**The exercise**
Quote the stretch from the line containing "Does basketball sock" through the line containing "23648 millimetres" word for word from the records below.

**Material**

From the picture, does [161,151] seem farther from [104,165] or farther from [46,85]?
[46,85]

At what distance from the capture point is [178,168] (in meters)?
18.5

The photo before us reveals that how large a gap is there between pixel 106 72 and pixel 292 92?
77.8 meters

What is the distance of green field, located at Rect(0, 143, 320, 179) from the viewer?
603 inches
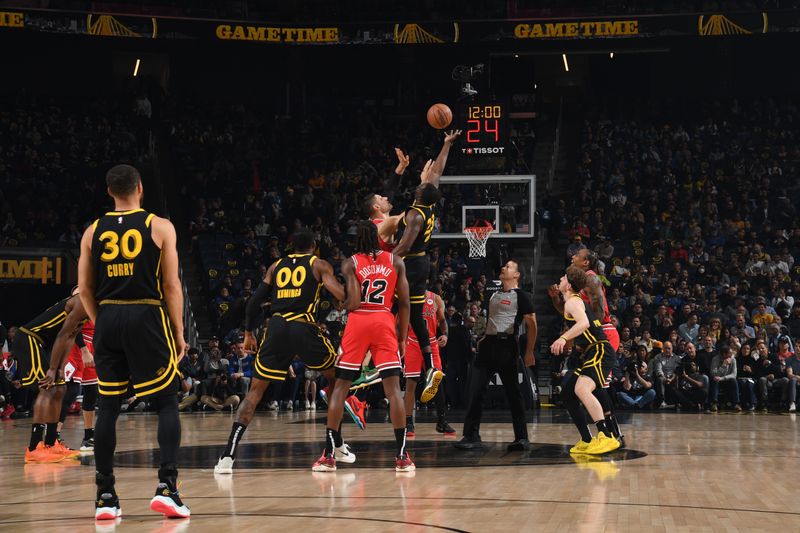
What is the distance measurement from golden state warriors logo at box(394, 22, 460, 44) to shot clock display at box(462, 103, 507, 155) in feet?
27.3

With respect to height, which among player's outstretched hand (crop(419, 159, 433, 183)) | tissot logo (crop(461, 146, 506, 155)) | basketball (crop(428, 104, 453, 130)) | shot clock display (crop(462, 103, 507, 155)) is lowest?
player's outstretched hand (crop(419, 159, 433, 183))

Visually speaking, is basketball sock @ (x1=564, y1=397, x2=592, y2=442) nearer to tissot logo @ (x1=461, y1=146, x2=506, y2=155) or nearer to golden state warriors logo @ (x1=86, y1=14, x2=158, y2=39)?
tissot logo @ (x1=461, y1=146, x2=506, y2=155)

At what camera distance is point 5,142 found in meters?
26.9

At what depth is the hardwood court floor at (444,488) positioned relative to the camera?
20.5 feet

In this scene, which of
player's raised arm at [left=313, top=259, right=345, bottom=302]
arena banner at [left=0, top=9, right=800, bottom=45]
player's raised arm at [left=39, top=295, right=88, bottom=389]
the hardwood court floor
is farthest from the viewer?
arena banner at [left=0, top=9, right=800, bottom=45]

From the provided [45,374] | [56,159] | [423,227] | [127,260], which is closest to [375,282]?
[423,227]

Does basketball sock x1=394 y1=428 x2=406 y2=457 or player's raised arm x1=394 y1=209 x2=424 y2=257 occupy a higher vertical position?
player's raised arm x1=394 y1=209 x2=424 y2=257

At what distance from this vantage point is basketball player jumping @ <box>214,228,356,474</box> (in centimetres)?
877

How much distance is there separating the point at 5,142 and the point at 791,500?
23648 millimetres

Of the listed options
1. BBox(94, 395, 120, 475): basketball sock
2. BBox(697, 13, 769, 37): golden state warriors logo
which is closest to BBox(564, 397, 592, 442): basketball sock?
BBox(94, 395, 120, 475): basketball sock

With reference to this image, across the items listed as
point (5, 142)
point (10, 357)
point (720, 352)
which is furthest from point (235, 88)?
point (720, 352)

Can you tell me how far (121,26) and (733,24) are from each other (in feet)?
49.3

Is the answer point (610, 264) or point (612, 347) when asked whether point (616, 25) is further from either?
point (612, 347)

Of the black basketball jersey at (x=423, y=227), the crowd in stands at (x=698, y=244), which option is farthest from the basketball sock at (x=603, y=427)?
the crowd in stands at (x=698, y=244)
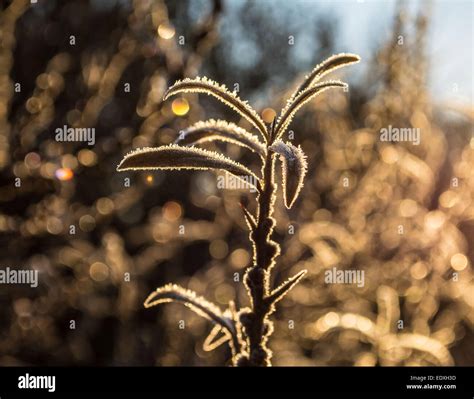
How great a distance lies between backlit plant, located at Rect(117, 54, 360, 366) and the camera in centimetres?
50

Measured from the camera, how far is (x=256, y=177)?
19.6 inches

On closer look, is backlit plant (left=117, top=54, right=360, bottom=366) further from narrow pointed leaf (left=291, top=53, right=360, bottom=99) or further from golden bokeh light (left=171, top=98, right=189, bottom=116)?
golden bokeh light (left=171, top=98, right=189, bottom=116)

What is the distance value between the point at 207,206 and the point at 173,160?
1.54 meters

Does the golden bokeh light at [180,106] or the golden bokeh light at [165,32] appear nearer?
the golden bokeh light at [165,32]

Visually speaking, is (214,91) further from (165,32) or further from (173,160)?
(165,32)

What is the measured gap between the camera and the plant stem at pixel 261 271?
50 centimetres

**Final result**
Does basketball sock x1=394 y1=428 x2=406 y2=457 or player's raised arm x1=394 y1=209 x2=424 y2=257 occupy a higher vertical position?
player's raised arm x1=394 y1=209 x2=424 y2=257

At what distance from this vantage point is basketball player jumping @ <box>214,228,356,474</box> (in centimetres)?
877

How much distance is there separating the point at 5,142 and the point at 791,500?
23648 millimetres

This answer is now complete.